Some of the clues are quite apparent. Today as I browsed Facebook I was inundated with post after post of people celebrating "The Glorious 12th", which marks opening day of grouse season in the UK. I enjoy reading about moorland outings, and one day will have my own tale of tweed and heather to tell. Just not this year.
Other clues are less apparent, sneaking up on us, and upsetting the household balance. Like every year, the first cool, dry August nights signal a change in behavior and thoughts of the upcoming grouse season start occupying our cerebral space. Like an Autumn moon affects the woodcock, the changing night air affects the wingshooter. None more than the grouse hunter, who begins straining in an effort to spot the first hint of leaves changing color.
I am affected no less than anyone else, maybe more. In the week alone an obvious change has occurred. Equipment which has been stored since last winter has once again seen the light of day as it is inspected. Boots have suddenly found a new coat of boot oil, and plans to sit at the reloading bench, building the perfect grouse load have been laid. The change has not been lost on my very lovely and supportive wife, who upon returning from work in the evening does not make mention of the fact that I am watching the same Ruffed Grouse Society YouTube video for the 15th time. She knows, through experience, how this pre-season build up works. It benefits her, too. She often refers to herself as a hunting season widow, acknowledgement that I do in fact spend a lot of time away from home when grouse season is open.
This year the build up is probably a bit more intense as I've organized another Grouse School event for the Ruffed Grouse Society. The event is a one day clinic in which we pass on everything the new hunter will need to know to start grouse hunting.

☆ ☆ ☆ ☆

▸ **REQUIREMENT 1**: Translate this sentence from the essay on grouse season into Spanish: "Like an Autumn moon affects the woodcock, the changing night air affects the wingshooter."
▸ **REQUIREMENT 2**:
Answer these from the essay on grouse season:
(a) What does "The Glorious 12th" mark?
(b) How many times has the writer watched the same Ruffed Grouse Society YouTube video?
(c) How long is the Grouse School event?
▸ **REQUIREMENT 3**: Resume the essay on grouse season from its last sentence.
The records are not needed for any of the tasks.

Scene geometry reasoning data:
☆ ☆ ☆ ☆

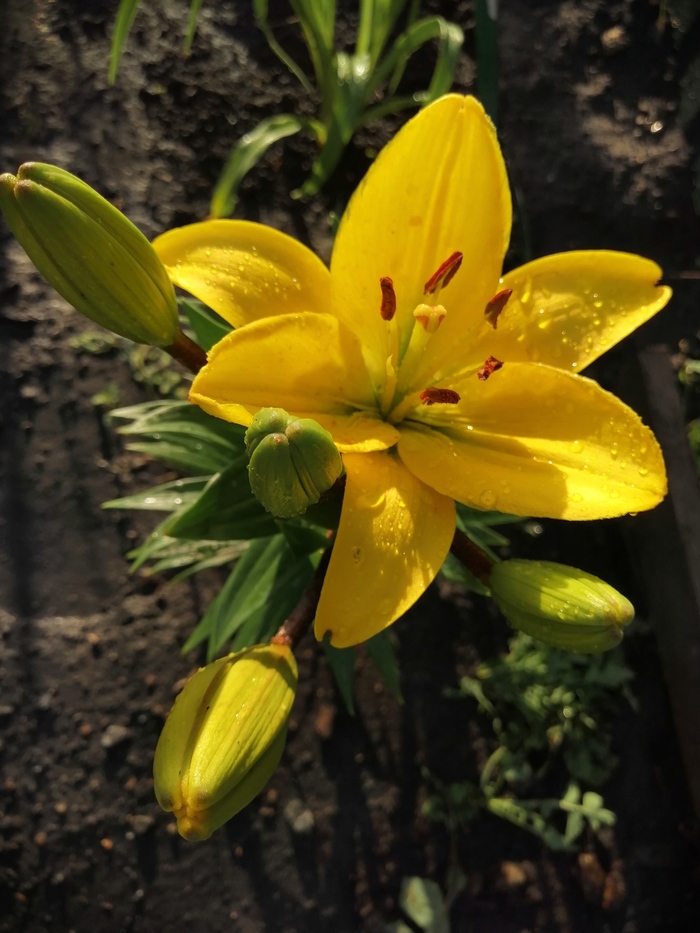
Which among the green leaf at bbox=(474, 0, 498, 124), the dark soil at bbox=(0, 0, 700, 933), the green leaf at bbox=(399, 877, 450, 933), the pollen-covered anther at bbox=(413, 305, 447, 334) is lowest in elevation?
the green leaf at bbox=(399, 877, 450, 933)

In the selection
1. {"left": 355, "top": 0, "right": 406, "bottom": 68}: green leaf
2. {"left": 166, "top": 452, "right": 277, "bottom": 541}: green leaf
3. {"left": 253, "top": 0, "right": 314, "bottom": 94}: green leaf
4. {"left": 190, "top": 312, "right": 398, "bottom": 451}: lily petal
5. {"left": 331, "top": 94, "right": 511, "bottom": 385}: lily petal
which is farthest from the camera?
{"left": 253, "top": 0, "right": 314, "bottom": 94}: green leaf

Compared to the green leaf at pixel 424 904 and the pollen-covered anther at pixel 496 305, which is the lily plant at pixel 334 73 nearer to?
the pollen-covered anther at pixel 496 305

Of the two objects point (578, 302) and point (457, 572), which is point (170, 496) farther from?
point (578, 302)

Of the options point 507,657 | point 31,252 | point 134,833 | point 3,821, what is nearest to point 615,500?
point 31,252

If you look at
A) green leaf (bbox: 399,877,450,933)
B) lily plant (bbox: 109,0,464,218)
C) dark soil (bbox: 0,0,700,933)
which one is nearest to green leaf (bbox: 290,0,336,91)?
lily plant (bbox: 109,0,464,218)

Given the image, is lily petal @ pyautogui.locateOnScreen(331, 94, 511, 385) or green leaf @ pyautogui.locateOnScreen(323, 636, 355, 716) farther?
green leaf @ pyautogui.locateOnScreen(323, 636, 355, 716)

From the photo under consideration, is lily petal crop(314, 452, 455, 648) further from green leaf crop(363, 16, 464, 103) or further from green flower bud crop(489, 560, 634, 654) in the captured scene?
green leaf crop(363, 16, 464, 103)

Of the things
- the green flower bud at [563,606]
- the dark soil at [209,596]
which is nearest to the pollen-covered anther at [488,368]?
the green flower bud at [563,606]

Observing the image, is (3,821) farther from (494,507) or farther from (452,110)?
(452,110)
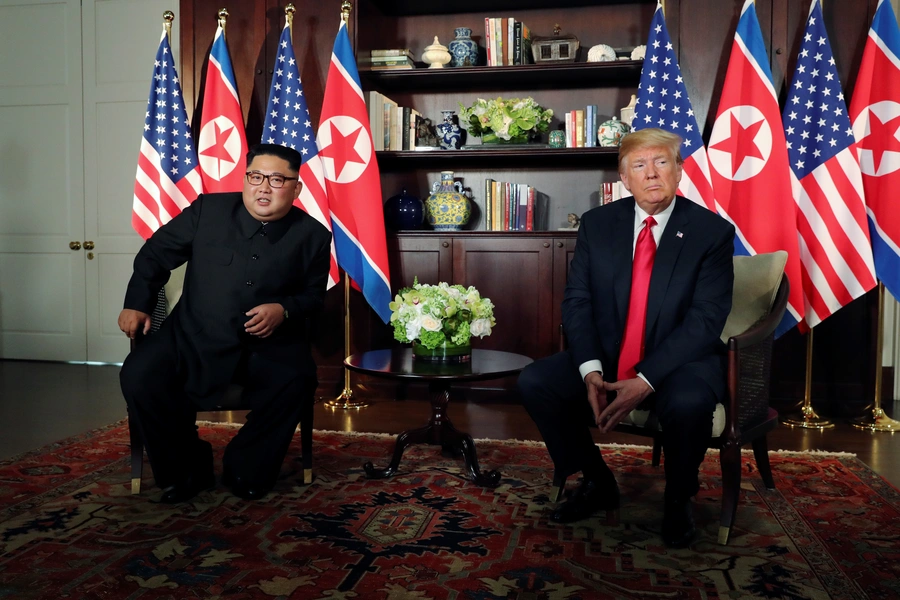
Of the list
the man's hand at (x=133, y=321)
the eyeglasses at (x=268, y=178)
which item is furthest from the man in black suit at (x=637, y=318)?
the man's hand at (x=133, y=321)

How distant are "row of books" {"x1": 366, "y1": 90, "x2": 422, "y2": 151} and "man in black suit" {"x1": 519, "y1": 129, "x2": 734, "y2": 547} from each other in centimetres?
232

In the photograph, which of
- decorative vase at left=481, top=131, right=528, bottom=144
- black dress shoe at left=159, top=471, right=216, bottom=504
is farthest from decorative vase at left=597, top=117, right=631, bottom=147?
black dress shoe at left=159, top=471, right=216, bottom=504

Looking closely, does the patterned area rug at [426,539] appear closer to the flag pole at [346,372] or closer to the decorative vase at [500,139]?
the flag pole at [346,372]

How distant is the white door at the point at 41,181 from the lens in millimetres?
5828

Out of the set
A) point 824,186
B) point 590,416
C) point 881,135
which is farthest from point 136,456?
point 881,135

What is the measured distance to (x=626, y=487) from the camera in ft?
9.29

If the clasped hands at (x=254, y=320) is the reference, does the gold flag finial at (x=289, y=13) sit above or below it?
above

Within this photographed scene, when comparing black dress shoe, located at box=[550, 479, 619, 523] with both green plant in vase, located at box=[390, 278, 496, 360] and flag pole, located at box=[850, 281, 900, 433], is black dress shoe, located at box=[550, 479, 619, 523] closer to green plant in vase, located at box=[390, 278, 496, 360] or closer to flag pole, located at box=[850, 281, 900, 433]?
green plant in vase, located at box=[390, 278, 496, 360]

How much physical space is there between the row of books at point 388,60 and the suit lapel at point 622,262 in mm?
2506

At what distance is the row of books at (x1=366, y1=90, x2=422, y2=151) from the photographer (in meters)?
4.59

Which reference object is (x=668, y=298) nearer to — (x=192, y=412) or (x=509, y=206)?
(x=192, y=412)

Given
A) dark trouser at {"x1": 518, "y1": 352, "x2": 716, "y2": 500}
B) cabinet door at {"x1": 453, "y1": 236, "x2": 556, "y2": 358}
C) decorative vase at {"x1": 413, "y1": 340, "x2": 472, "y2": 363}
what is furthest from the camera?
cabinet door at {"x1": 453, "y1": 236, "x2": 556, "y2": 358}

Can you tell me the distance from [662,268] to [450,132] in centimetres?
247

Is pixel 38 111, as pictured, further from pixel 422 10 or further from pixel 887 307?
pixel 887 307
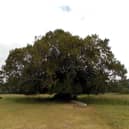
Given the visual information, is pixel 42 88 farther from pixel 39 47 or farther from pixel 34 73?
pixel 39 47

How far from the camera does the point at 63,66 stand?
3531 cm

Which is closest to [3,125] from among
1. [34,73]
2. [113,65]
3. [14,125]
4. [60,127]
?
[14,125]

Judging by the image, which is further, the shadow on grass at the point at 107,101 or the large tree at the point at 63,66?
the large tree at the point at 63,66

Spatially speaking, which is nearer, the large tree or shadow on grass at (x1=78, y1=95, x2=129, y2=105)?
shadow on grass at (x1=78, y1=95, x2=129, y2=105)

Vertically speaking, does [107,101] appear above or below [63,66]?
below

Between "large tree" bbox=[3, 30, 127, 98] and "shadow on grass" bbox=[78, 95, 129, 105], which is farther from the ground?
"large tree" bbox=[3, 30, 127, 98]

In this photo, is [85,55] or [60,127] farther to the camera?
[85,55]

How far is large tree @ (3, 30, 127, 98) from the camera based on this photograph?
34.0 meters

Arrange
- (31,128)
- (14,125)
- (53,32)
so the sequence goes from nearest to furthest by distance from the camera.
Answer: (31,128), (14,125), (53,32)

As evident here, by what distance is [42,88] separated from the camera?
35062 millimetres

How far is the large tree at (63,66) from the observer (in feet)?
112

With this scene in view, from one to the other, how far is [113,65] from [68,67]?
16.6 ft

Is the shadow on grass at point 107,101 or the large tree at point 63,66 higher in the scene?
the large tree at point 63,66


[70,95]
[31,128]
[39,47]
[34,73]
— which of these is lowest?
[31,128]
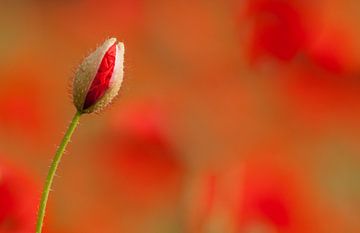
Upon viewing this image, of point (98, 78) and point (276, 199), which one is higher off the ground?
point (98, 78)

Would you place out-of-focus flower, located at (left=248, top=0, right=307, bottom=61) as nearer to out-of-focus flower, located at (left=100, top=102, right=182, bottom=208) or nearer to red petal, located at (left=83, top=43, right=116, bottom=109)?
out-of-focus flower, located at (left=100, top=102, right=182, bottom=208)

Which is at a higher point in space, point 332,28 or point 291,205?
point 332,28

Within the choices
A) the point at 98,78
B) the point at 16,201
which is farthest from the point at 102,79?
the point at 16,201

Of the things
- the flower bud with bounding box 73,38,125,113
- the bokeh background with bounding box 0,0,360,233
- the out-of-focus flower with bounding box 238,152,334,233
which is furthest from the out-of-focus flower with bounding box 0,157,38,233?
the flower bud with bounding box 73,38,125,113

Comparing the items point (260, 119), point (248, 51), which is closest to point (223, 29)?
point (248, 51)

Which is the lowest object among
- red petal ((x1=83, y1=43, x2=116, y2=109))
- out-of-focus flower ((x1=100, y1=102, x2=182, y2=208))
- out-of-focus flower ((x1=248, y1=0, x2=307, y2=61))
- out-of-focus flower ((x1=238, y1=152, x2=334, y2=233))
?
out-of-focus flower ((x1=238, y1=152, x2=334, y2=233))

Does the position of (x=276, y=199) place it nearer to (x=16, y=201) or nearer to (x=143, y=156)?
(x=143, y=156)

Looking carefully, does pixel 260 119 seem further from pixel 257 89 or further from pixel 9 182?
pixel 9 182
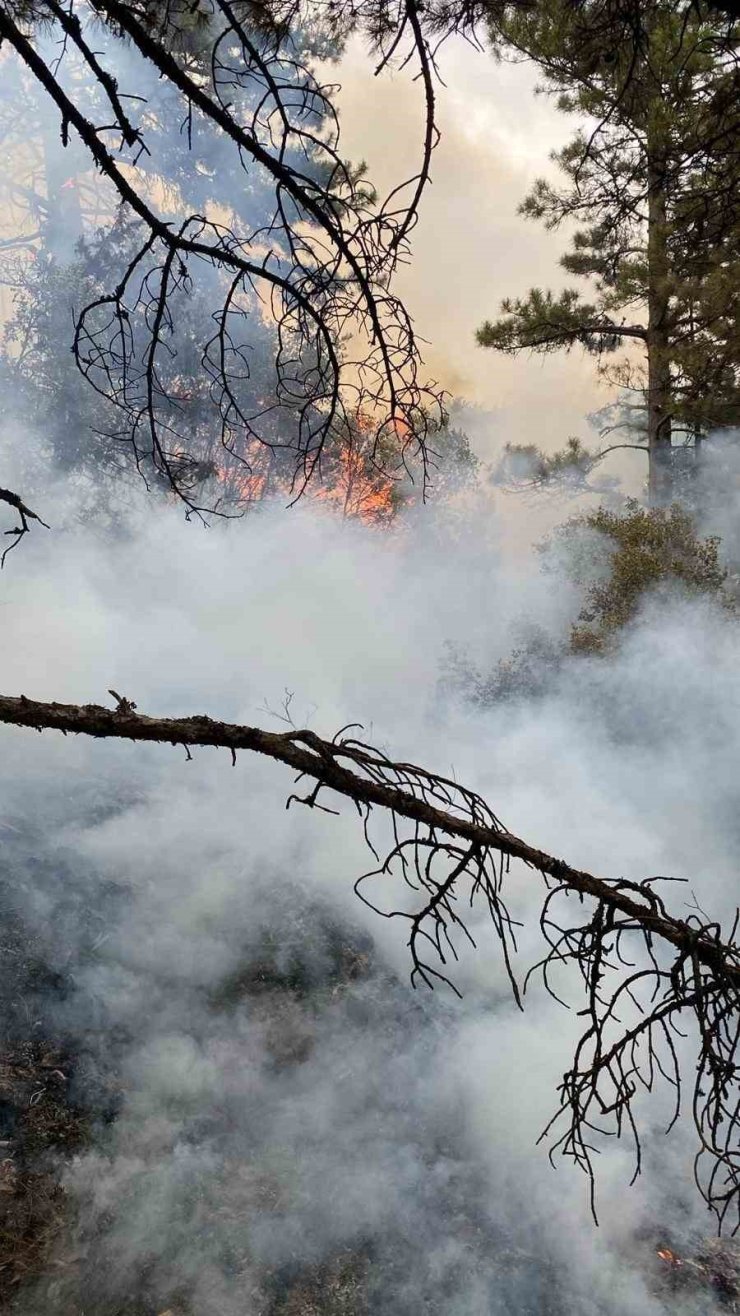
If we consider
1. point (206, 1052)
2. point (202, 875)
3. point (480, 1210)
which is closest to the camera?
point (480, 1210)

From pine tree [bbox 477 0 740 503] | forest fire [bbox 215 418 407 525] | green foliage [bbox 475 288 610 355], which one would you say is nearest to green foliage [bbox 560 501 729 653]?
pine tree [bbox 477 0 740 503]

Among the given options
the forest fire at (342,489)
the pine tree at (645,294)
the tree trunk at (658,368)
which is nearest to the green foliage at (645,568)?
the tree trunk at (658,368)

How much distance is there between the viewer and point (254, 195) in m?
19.0

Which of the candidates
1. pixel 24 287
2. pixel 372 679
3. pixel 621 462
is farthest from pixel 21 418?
pixel 621 462

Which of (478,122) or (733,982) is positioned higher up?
(478,122)

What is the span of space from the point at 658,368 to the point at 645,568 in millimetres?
3361

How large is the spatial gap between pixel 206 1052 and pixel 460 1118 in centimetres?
171

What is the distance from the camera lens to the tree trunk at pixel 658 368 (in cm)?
1003

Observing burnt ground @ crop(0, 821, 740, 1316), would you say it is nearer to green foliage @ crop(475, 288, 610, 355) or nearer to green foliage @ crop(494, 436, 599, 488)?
green foliage @ crop(475, 288, 610, 355)

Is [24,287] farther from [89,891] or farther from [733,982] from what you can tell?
[733,982]

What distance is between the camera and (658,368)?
39.1 ft

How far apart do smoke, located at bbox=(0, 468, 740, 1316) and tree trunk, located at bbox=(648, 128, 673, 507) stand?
7.61 feet

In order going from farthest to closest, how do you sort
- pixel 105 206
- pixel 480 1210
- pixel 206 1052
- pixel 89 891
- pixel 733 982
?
1. pixel 105 206
2. pixel 89 891
3. pixel 206 1052
4. pixel 480 1210
5. pixel 733 982

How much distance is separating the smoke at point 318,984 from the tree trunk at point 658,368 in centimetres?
232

☆ ☆ ☆ ☆

▸ **TASK RESPONSE 1**: Así como la luna de otoño afecta a la becada, el aire nocturno cambiante afecta al cazador de aves en vuelo.

▸ **TASK RESPONSE 2**:
(a) Opening day of grouse season in the UK.
(b) 15 times.
(c) One day.

▸ **TASK RESPONSE 3**:
Of course real life isn't about just grouse hunting, and I've have got a couple other fantastic things in the works to distract me. Next month we will be going back to Japan to visit family. I most certainly look forward to this. We have tentative plans to do some hiking when we are there, and I was informed last night that there is a place I can go fishing, with equipment rental, near where we are staying......but hiking and fishing are not the things I am most looking forward to (after seeing family, of course). The things about this trip that are providing the most distractions from the season build up are my tattoo appointment, and rugby. For some time now I have been in the process of getting a traditional Japanese full back tattoo from Horiyoshi III. This trip I will be having the final installment of what has been a long, interesting adventure. This trip to Japan also corresponds with the Rugby World Cup, which Japan is hosting. I've long been a rugby supporter, and was thrilled to be able to get a ticket to see Wales v Australia in Tokyo. Two dreams coming true in one trip to Japan.
.......but still, I can't stop thinking about the fact that I will miss the opening day of woodcock season here at home.